Ray Bradbury’s short story “There Will Come Soft Rains” is full of literary devices. That’s why I asked you (my students) to read it for class on the day we were going to talk about literary devices. We listed out several devices that Bradbury uses, and I’m going to write about a few here.
[There are a few things I want you to keep in mind while you’re reading this post. First, this is a loose example to help you if you are confused. I don’t expect your post to copy or mimic this. In fact, please don’t mimic it. Do your own thing. Also, you don’t have to write as much as I do here. Second, I’m only going to hit a couple of examples, but you are identifying at least five in your post. Third, your post will be on The Hunger Games.]
For me, the most prominent literary device that Bradbury uses is personification. While it is in some ways the central conceit of the story and therefore runs all the way through, I’ve chosen one example. Bradbury writes, “At eight-thirty, the eggs were shriveled and the toast was like stone. An aluminum wedge scraped them into the sink, where the hot water whirled them down a metal throat which digested and flushed them away to the distant sea” (1). In this passage, Bradbury gives the house the human characteristics of a eating and digesting, which is interesting because it emphasizes the fact that no one is there to eat the food the house makes. It makes the technology of the house and the absence of humans more strange.
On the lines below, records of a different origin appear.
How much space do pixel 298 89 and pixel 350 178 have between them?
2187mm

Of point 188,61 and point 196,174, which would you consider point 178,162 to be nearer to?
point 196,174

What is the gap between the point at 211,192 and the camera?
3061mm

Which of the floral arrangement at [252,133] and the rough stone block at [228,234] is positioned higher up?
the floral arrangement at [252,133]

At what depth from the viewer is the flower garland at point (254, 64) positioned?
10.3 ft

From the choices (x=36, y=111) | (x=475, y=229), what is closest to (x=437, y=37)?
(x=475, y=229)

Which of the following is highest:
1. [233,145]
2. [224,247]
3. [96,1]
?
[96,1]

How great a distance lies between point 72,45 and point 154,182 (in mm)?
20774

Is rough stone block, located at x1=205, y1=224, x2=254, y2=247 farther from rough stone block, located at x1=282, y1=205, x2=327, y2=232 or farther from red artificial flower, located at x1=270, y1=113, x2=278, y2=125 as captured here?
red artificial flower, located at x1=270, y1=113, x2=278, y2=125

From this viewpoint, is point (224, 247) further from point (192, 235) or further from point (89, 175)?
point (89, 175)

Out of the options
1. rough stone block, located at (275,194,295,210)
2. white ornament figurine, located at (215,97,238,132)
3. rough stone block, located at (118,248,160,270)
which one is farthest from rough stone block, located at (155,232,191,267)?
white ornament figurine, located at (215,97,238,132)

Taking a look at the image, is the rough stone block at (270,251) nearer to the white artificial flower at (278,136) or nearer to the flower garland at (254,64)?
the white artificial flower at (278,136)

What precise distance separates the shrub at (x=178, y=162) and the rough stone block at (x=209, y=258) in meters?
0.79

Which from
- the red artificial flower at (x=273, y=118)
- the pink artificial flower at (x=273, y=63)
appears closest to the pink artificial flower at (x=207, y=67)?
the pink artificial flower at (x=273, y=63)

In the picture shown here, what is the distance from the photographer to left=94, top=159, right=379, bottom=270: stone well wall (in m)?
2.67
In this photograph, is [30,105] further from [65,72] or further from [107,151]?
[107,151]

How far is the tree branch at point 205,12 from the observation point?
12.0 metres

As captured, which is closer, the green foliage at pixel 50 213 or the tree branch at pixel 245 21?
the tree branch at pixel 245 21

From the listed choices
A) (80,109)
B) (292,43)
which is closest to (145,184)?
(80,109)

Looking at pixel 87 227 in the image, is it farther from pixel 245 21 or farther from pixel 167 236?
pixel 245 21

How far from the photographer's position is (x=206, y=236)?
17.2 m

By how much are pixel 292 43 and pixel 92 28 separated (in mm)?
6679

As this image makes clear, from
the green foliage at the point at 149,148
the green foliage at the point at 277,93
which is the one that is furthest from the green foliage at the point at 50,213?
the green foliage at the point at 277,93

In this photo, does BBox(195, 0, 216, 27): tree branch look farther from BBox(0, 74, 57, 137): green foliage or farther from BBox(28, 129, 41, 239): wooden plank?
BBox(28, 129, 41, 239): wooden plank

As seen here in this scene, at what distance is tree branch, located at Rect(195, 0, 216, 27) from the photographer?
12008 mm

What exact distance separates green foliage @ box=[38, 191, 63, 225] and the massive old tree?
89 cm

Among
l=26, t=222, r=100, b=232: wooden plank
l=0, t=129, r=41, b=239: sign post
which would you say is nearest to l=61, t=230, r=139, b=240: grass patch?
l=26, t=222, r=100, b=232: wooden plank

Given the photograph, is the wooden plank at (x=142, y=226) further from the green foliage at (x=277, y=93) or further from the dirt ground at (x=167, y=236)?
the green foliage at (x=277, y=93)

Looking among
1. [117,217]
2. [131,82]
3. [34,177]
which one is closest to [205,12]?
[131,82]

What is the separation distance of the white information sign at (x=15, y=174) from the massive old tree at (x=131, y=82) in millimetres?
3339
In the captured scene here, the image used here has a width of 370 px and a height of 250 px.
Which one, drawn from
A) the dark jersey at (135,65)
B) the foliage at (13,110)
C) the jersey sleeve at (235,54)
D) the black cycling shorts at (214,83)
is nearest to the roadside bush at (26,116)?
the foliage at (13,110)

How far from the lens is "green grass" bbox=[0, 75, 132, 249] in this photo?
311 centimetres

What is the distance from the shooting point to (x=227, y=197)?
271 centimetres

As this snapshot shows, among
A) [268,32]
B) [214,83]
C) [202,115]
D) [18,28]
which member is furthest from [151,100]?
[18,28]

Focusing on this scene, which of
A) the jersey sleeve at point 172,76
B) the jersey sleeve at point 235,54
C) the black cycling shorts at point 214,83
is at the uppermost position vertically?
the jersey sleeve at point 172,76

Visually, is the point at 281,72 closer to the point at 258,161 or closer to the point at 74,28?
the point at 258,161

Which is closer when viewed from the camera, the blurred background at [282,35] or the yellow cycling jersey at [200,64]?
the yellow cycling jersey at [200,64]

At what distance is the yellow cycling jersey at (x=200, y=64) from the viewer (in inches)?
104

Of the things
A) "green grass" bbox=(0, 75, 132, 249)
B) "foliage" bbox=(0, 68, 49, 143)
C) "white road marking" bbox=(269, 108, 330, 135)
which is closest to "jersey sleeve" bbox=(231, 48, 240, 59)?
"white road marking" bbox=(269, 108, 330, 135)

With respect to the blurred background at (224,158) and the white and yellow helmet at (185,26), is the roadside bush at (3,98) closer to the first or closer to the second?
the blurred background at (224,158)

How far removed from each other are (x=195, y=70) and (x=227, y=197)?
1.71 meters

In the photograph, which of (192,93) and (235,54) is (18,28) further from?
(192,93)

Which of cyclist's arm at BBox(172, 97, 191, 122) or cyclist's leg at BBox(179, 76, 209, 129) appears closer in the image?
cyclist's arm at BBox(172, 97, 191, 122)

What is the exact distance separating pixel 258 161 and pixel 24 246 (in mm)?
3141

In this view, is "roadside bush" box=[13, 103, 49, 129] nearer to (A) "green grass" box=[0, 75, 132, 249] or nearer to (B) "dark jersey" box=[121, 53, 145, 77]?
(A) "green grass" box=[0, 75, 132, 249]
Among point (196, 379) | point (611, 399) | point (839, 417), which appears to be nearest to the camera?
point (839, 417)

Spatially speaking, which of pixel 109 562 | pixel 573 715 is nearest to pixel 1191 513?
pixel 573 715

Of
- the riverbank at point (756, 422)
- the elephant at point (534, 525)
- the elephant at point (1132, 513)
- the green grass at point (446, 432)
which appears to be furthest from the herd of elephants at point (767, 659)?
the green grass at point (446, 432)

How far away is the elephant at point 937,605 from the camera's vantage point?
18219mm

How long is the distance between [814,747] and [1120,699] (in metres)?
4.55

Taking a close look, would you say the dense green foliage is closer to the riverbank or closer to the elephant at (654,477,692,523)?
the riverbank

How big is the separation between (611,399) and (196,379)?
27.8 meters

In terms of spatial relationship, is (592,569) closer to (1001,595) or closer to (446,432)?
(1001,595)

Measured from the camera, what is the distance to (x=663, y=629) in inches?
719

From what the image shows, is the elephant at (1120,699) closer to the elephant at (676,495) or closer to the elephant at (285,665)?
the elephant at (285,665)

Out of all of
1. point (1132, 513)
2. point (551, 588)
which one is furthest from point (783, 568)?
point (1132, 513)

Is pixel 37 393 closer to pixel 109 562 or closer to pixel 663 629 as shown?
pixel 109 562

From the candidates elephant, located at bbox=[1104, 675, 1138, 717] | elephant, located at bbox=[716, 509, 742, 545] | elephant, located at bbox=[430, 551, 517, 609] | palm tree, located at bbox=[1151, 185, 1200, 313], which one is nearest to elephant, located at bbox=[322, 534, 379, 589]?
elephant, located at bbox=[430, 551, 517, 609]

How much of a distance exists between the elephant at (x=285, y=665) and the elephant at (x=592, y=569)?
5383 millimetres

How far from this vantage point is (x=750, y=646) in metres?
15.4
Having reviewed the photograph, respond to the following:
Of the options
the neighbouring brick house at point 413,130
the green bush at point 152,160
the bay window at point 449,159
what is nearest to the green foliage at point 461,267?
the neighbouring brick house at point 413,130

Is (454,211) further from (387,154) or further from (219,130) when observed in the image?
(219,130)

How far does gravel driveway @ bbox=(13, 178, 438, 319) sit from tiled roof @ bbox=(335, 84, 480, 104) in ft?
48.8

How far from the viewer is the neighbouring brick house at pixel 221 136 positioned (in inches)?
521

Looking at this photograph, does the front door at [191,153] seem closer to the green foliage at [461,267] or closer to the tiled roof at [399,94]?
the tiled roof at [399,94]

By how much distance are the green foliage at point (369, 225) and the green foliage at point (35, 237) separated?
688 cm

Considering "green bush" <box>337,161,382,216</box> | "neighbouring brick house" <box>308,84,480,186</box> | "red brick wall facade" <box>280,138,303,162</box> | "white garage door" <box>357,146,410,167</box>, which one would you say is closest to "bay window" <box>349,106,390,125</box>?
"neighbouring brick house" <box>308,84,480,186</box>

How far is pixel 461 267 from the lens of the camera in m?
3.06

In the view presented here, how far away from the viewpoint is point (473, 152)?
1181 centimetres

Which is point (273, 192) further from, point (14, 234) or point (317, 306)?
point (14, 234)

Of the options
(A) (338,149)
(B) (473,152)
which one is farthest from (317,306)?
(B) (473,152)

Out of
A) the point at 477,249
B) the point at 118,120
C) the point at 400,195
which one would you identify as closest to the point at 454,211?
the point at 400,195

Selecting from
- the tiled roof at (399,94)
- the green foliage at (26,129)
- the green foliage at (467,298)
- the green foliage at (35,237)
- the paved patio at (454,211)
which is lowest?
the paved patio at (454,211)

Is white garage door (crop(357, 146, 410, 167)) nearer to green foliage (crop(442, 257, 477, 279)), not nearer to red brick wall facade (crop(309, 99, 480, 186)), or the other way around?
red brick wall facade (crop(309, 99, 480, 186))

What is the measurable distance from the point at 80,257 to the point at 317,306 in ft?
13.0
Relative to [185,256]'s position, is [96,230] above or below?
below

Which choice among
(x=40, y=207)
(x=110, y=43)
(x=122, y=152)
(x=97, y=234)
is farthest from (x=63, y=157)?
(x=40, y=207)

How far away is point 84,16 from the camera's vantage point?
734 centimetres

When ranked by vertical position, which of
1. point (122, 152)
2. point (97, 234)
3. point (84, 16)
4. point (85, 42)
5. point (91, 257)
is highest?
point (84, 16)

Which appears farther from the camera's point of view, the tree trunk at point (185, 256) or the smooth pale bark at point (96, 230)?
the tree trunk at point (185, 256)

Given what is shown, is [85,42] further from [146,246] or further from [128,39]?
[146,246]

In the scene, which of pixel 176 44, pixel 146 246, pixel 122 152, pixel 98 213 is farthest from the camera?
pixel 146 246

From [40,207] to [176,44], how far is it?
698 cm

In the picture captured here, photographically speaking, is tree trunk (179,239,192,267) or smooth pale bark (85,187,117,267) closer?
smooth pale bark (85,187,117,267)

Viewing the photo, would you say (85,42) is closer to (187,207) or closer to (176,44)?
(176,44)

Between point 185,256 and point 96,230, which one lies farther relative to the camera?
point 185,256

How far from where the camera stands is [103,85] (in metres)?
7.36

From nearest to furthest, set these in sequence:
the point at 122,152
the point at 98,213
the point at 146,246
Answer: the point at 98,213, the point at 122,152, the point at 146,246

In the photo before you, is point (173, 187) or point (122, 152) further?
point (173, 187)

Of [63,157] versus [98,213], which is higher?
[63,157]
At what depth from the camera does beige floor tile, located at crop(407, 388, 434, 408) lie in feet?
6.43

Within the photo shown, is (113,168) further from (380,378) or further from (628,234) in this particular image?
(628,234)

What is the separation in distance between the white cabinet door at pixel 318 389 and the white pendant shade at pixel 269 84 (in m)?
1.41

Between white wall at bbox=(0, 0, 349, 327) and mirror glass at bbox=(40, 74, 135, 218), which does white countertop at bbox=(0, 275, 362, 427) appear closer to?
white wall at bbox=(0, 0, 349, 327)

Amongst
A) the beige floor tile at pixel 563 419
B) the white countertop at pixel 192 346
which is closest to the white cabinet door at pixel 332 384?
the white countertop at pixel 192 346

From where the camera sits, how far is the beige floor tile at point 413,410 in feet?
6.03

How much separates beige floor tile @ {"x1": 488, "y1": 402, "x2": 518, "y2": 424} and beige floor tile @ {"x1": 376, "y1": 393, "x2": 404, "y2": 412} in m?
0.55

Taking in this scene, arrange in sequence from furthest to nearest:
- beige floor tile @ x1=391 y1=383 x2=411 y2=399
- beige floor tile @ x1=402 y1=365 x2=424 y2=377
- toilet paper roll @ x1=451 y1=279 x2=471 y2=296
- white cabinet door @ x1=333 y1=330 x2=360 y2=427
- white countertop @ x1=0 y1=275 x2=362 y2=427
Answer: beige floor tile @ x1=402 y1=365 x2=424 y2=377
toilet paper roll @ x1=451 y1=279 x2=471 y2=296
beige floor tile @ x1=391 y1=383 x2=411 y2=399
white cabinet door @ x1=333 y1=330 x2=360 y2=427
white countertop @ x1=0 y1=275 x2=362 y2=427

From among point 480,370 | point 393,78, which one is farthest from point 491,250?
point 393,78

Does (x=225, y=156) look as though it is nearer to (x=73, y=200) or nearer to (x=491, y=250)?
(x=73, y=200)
Another device that Bradbury uses in this story is setting. He places the story in a specific town–“Allendale, California” (1)– on a specific date–“Today is August 4, 2026″ (1). Now, I know that this story comes from a larger collection of related short stories (The Martian Chronicles), and if I were reading the whole book, I would probably be able to find ways that this place and date are significant in the larger context. But even without that context, by assigning a specific place and date to this story, Bradbury has made it more real and immediate. This is really different than, say, opening a story with “Once upon a time” or “A long time ago in a galaxy far away,” because it gives the reader an immediate, concrete context for imagining the story not in the vague past and some unknown place, but in the real world that we live in. It makes his futuristic tale seem more possible.